Singapore Under Recession Threat If Greece Exits Euro
Assistant Producer, CNBC Asia
Singapore could fall into a recession if Greece were to exit the euro zone, being the most vulnerable Asian economy, together with Hong Kong, given its close trade and financial links with Europe.
According to Credit Suisse and Standard Chartered, a disorderly Greece exit would lead to contagion across the currency bloc, triggering a recession in the city-state. Standard Chartered forecasts the economy will contract 0.3 percent in 2012 under this scenario.
“(If) the region enters a full-blown crisis, then there is no doubt that Singapore would be amongst the worst impacted of all Asian economies,” Robert Prior-Wandesforde, Director of Asian Economics at Credit Suisse said in a note.
With Singapore’s exports to Europe making up 12.2 percent of the country’s gross domestic product (GDP), Prior-Wandesforde says a “major trade shock” for Singapore would be inevitable. The country’s main shipments to the European bloc, its biggest export market, include electronics and petrochemicals.
By contrast, for neighbors Malaysia and Taiwan, exports to Europe make up just 7.6 and 5.1 percent, respectively, of their GDP.

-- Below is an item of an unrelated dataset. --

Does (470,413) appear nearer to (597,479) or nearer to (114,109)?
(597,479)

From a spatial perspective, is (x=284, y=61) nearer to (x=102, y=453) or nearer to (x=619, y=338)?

Economists at Standard Chartered note that not only would exports to Europe be hurt, but a widespread crisis across the single currency bloc would also impact the Singapore’s trade with countries outside Europe.
"Potential contagion via trade is likely to remain high, similar to 2008-09. The indirect impact of weakness in Europe via its effects on the U.S. and China should also be noted,” Tai Hui, Head of Regional Research for Asia at Standard Chartered, said in a report.
In addition to trade shocks, Prior-Wandesforde warns that the economy is also vulnerable to a withdrawal of bank funding by European lenders. Euro zone banks make up over 23 percent of domestic lending in Singapore, the highest among peers in Asia.
Singapore also has among the biggest private sector holdings of European debt and equities in Asia, according to Credit Suisse. These debt holdings however account for just 1.6 percent of GDP, while equity holdings make up almost 1 percent, adds Prior-Wandesforde.
On the bright side, economists say that Singapore has a huge amount of fiscal flexibility to tackle a major growth shock.
“(Singapore) has sizeable fiscal savings, as well as assets parked in its two sovereign wealth funds. Asian governments are already preparing for the worst and could quickly implement fresh stimulus measures,” Hui said.